# Trecho apresentado:
******************************
Emprego e lixo são os principais problemas apontados pelos adolescentes de Barragem. Muitos deles fazem parte da Olhos da Mata, uma organização não-governamental (ONG) que, financiada pela Comunidade Solidária, realiza projetos com adolescentes e promove caminhadas ecológicas. Viviane Lopes Freire, de 17 anos, integra a ONG e freqüentou, há dois anos, o curso sobre ecoturismo. Atualmente, na ausência dos dois diretores "adultos" da Olhos da Mata, José Álvaro Coelho e Adilson Rodrigues, ela recebe, junto com outros jovens, os visitantes que chegam para conhecer a região. Viviane explica seu papel multiplicador na luta pela conscientização ambiental. "É preciso que as pessoas entendam que não se pode sujar essa área de preservação, porque ela é parte do nosso sustento. Mas muitas delas não têm essa consciência."
Qual São Paulo?
******************************
# Instruções:
No texto sobre os adolescentes de Barragem, que motivo Viviane dá para que as pessoas não sujem a área de preservação? Responda em uma ou duas frases.

Registros sobre posicionamento espacial:
******************************
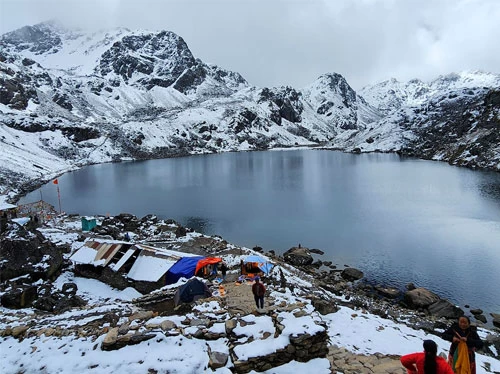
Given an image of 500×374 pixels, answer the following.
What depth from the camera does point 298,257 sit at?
4159 centimetres

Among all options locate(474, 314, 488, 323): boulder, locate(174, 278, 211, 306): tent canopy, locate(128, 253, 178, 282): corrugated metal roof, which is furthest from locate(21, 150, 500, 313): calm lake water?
locate(174, 278, 211, 306): tent canopy

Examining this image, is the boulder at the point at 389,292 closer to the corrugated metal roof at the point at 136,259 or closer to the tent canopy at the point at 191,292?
the tent canopy at the point at 191,292

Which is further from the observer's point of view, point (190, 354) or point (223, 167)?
point (223, 167)

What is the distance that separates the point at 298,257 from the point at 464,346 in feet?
107

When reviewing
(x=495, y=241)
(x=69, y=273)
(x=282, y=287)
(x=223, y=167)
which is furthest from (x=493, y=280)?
(x=223, y=167)

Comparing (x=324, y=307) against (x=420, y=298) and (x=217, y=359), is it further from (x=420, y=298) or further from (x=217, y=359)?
(x=420, y=298)

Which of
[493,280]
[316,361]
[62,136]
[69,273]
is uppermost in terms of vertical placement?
[62,136]

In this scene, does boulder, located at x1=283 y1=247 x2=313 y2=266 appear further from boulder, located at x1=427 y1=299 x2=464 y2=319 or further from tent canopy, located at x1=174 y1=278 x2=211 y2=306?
tent canopy, located at x1=174 y1=278 x2=211 y2=306

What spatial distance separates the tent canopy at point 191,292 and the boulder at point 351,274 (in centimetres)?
2045

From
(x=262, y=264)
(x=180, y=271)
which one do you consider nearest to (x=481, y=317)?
(x=262, y=264)

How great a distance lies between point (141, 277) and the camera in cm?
2836

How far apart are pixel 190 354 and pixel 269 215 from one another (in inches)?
2105

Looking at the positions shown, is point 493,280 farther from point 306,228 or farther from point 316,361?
point 316,361

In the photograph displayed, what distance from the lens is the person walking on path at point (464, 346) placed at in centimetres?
910
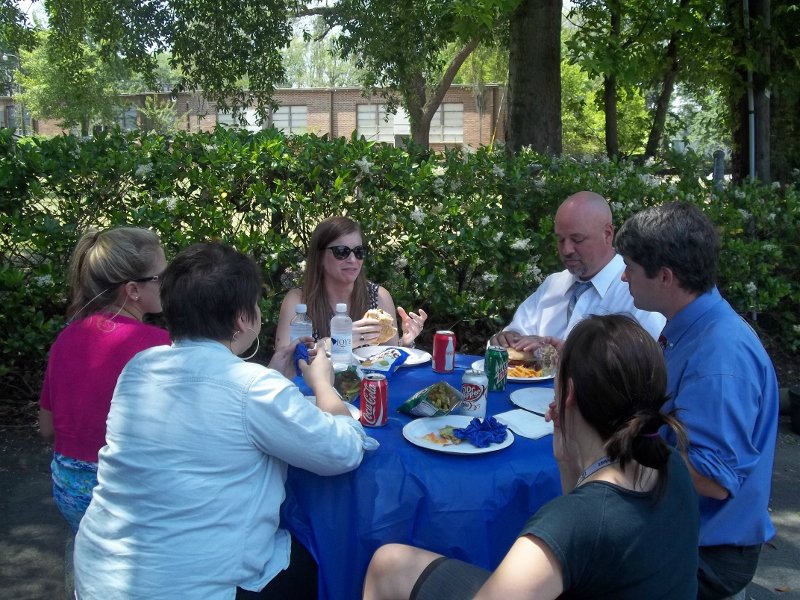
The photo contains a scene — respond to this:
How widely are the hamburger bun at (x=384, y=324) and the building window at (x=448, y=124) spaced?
170 ft

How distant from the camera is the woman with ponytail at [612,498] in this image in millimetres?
1513

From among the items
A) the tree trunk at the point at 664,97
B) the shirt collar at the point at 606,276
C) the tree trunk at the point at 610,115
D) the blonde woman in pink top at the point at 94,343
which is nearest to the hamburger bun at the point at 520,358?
the shirt collar at the point at 606,276

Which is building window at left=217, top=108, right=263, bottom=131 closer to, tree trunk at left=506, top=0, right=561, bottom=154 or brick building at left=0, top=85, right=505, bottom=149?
tree trunk at left=506, top=0, right=561, bottom=154

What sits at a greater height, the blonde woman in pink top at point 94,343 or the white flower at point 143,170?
the white flower at point 143,170

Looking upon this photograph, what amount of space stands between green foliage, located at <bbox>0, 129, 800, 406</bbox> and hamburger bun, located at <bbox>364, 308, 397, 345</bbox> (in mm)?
1353

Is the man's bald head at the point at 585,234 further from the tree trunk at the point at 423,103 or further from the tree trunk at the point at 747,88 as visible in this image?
the tree trunk at the point at 423,103

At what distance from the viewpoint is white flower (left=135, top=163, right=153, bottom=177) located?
4586 mm

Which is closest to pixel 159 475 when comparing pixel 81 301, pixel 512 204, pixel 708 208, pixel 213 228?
pixel 81 301

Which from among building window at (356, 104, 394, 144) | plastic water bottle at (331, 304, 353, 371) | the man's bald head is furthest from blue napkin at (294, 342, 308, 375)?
building window at (356, 104, 394, 144)

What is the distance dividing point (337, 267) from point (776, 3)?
22.7 feet

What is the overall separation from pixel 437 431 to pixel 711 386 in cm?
87

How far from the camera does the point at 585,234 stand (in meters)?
3.74

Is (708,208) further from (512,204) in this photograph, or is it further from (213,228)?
(213,228)

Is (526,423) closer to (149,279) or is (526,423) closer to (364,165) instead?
(149,279)
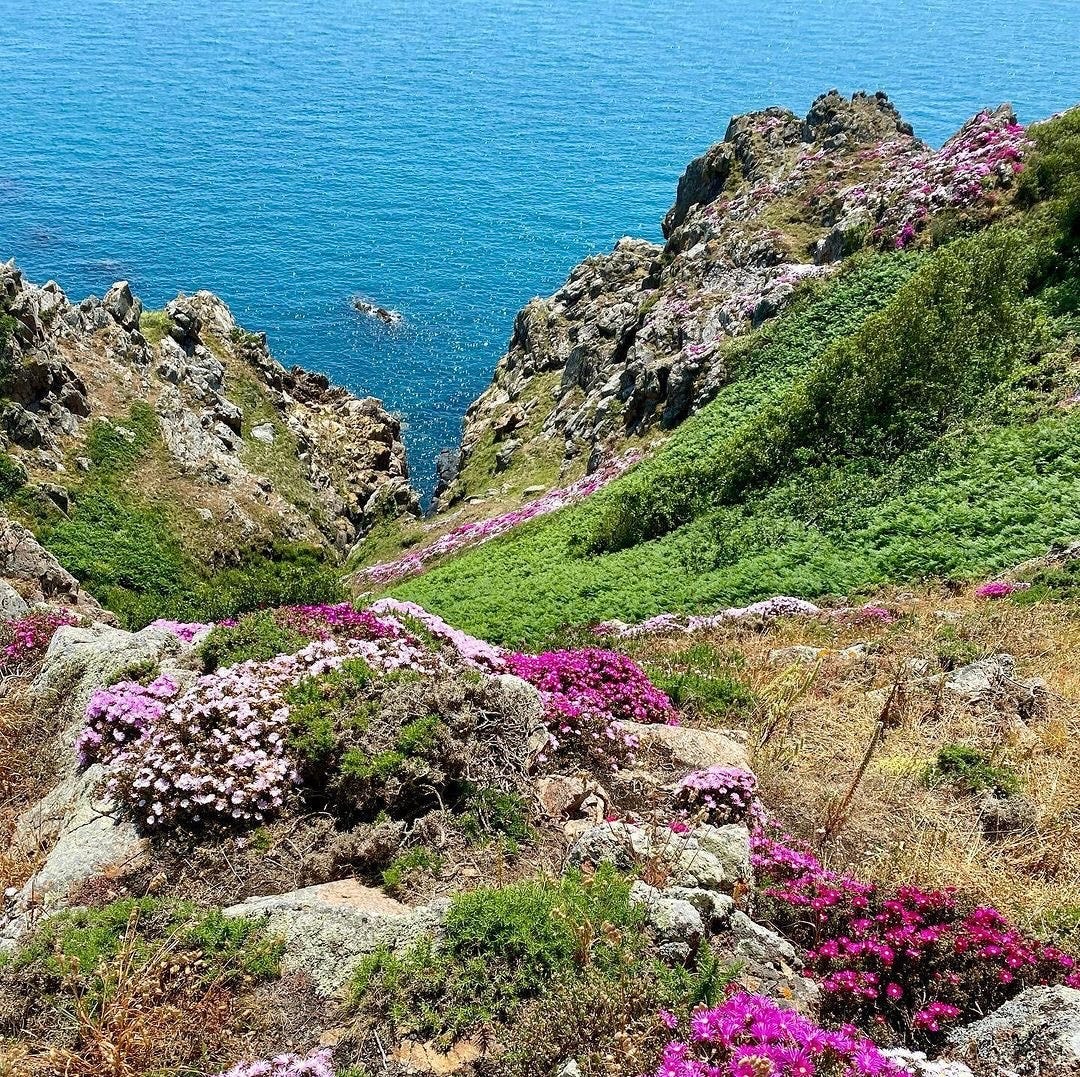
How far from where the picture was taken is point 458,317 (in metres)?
79.6

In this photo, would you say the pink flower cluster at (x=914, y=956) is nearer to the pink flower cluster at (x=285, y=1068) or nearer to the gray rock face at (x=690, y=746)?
the gray rock face at (x=690, y=746)

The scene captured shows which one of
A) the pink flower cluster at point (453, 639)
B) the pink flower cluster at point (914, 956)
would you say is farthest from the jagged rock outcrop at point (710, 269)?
the pink flower cluster at point (914, 956)

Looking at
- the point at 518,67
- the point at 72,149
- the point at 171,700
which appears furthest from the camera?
the point at 518,67

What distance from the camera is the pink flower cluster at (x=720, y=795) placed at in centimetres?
906

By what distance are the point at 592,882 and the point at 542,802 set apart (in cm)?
230

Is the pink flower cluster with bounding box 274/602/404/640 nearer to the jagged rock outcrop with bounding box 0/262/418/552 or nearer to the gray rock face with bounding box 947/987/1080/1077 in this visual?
the gray rock face with bounding box 947/987/1080/1077

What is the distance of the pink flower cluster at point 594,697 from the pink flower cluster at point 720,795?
3.72 ft

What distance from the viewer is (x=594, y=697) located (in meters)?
11.8

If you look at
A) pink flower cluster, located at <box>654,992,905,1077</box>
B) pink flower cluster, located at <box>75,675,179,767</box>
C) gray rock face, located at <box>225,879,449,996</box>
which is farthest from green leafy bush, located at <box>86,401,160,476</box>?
pink flower cluster, located at <box>654,992,905,1077</box>

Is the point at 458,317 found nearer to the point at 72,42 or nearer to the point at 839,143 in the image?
the point at 839,143

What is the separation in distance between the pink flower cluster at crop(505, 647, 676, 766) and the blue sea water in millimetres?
48807

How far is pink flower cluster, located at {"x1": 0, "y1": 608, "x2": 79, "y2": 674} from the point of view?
40.7ft

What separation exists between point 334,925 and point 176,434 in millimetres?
41172

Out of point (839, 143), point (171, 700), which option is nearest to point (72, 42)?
point (839, 143)
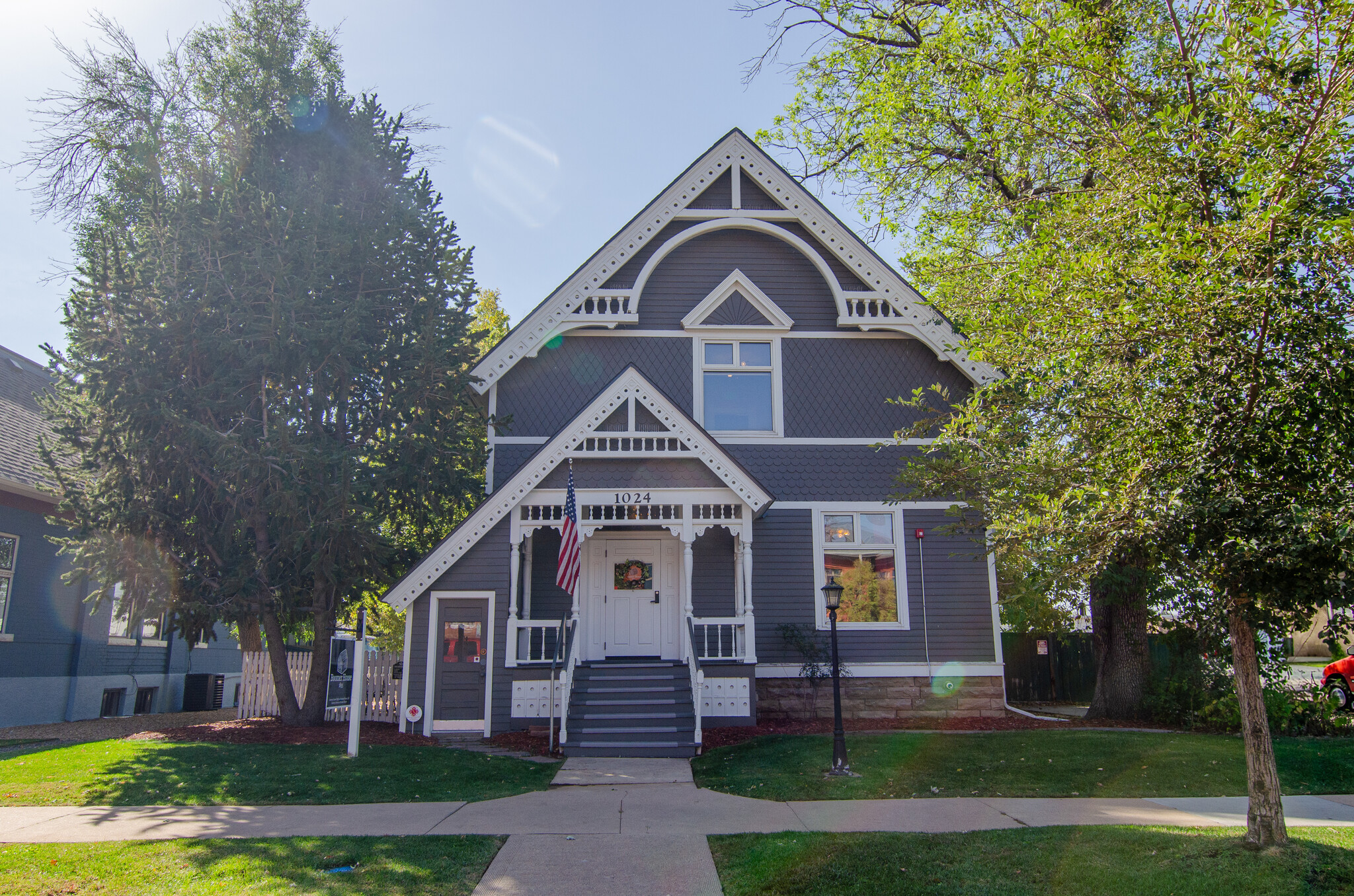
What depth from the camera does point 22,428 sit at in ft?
55.3

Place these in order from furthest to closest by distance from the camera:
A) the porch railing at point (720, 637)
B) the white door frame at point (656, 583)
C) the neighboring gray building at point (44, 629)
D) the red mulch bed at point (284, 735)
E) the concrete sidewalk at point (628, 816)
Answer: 1. the neighboring gray building at point (44, 629)
2. the white door frame at point (656, 583)
3. the porch railing at point (720, 637)
4. the red mulch bed at point (284, 735)
5. the concrete sidewalk at point (628, 816)

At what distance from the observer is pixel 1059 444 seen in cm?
732

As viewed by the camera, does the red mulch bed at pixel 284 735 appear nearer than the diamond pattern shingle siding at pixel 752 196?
Yes

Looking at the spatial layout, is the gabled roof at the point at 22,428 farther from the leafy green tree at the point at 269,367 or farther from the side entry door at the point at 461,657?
the side entry door at the point at 461,657

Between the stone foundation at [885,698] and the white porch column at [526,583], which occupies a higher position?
the white porch column at [526,583]

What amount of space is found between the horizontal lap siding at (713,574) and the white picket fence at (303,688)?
17.3 feet

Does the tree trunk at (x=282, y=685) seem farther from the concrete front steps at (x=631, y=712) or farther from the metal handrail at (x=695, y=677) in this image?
the metal handrail at (x=695, y=677)

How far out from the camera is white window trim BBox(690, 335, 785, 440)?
15320 mm

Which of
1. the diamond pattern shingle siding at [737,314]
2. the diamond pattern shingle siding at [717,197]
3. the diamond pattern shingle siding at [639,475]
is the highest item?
the diamond pattern shingle siding at [717,197]

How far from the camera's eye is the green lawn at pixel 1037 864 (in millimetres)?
5555

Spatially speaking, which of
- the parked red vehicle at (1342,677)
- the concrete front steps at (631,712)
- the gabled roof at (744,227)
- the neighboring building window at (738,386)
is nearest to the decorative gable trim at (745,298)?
the neighboring building window at (738,386)

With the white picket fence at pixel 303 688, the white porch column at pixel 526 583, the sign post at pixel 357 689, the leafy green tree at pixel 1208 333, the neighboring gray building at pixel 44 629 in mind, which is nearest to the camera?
the leafy green tree at pixel 1208 333

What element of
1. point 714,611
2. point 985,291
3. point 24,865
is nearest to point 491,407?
point 714,611

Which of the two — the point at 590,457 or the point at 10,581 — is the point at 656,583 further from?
the point at 10,581
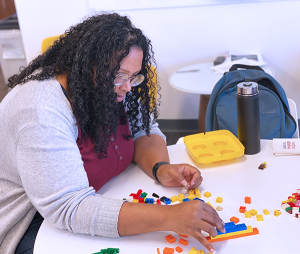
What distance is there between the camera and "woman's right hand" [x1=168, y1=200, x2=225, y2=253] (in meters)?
0.93

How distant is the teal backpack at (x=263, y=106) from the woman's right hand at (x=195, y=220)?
637mm

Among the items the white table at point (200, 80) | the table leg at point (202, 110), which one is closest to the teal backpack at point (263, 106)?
the white table at point (200, 80)

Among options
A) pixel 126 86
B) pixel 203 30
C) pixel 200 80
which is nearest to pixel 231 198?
pixel 126 86

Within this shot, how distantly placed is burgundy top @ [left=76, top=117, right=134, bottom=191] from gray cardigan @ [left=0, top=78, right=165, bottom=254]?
0.37 ft

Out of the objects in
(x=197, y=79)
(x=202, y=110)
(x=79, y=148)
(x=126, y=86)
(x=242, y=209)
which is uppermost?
(x=126, y=86)

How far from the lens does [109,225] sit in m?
0.99

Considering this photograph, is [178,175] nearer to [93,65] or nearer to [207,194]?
[207,194]

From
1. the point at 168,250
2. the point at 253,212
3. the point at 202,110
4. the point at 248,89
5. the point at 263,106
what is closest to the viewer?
the point at 168,250

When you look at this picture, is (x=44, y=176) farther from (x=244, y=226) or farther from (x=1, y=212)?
(x=244, y=226)

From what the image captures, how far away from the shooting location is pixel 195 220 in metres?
0.94

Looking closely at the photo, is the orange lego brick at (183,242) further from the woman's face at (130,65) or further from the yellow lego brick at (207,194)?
the woman's face at (130,65)

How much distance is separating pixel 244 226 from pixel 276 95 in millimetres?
750

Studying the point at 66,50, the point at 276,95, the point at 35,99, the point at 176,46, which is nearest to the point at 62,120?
the point at 35,99

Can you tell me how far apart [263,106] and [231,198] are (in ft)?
1.92
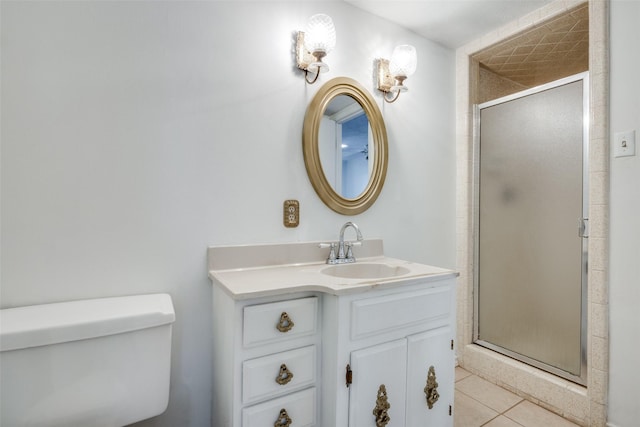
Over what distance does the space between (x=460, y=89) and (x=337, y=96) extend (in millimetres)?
1032

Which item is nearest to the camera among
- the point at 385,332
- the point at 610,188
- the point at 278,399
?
the point at 278,399

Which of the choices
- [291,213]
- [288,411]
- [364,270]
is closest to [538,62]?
[364,270]

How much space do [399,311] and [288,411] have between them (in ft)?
1.74

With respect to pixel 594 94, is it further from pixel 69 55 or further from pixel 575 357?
pixel 69 55

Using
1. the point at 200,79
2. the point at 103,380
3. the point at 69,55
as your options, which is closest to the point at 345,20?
the point at 200,79

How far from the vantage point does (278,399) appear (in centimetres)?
108

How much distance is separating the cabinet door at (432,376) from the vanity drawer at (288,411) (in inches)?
15.8

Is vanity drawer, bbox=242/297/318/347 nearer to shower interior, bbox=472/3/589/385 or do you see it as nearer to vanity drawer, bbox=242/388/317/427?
vanity drawer, bbox=242/388/317/427

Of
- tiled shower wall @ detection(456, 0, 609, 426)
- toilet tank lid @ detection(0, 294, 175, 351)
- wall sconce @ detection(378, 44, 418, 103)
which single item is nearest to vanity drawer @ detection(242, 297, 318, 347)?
toilet tank lid @ detection(0, 294, 175, 351)

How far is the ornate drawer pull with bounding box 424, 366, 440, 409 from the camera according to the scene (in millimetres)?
1305

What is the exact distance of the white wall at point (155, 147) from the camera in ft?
3.45

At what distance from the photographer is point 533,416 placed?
165cm

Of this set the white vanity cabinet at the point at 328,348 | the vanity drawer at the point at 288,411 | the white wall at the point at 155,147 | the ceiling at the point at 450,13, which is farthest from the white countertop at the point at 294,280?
the ceiling at the point at 450,13

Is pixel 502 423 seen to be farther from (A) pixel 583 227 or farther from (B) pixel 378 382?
(A) pixel 583 227
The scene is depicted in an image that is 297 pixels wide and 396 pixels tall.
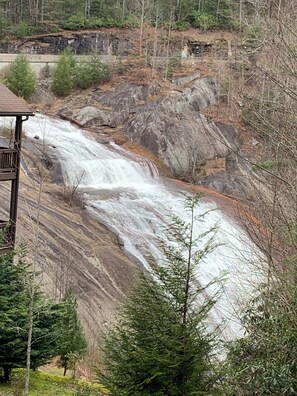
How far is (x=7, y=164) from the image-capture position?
1691 centimetres

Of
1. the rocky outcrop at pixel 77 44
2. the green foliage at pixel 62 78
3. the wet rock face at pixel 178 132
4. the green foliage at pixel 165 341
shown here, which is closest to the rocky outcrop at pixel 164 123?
the wet rock face at pixel 178 132

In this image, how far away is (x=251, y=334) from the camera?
405 inches

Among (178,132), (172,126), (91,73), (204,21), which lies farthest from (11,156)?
(204,21)

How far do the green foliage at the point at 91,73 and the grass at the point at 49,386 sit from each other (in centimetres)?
3544

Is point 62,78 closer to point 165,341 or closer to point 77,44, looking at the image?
point 77,44

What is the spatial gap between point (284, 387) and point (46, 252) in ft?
52.8

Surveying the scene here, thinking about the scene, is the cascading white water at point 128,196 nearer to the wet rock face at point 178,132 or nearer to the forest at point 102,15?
the wet rock face at point 178,132

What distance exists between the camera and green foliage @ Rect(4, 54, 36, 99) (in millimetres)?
43781

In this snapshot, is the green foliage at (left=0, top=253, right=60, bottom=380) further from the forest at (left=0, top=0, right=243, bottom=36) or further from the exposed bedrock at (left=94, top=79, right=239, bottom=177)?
the forest at (left=0, top=0, right=243, bottom=36)

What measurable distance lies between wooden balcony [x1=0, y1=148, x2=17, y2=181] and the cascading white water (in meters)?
10.0

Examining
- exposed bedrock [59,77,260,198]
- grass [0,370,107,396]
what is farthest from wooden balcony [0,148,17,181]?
exposed bedrock [59,77,260,198]

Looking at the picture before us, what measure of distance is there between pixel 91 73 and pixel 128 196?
60.6 feet

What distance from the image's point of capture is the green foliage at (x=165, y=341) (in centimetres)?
1017

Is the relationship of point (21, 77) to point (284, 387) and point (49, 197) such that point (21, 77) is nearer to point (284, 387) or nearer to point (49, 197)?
point (49, 197)
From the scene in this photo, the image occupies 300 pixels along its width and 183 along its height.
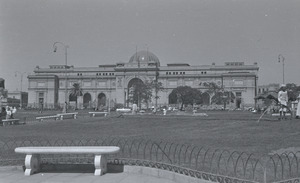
******************************
# Resposta:
Segundo Viviane, não se pode sujar a área de preservação porque ela é "parte do nosso sustento".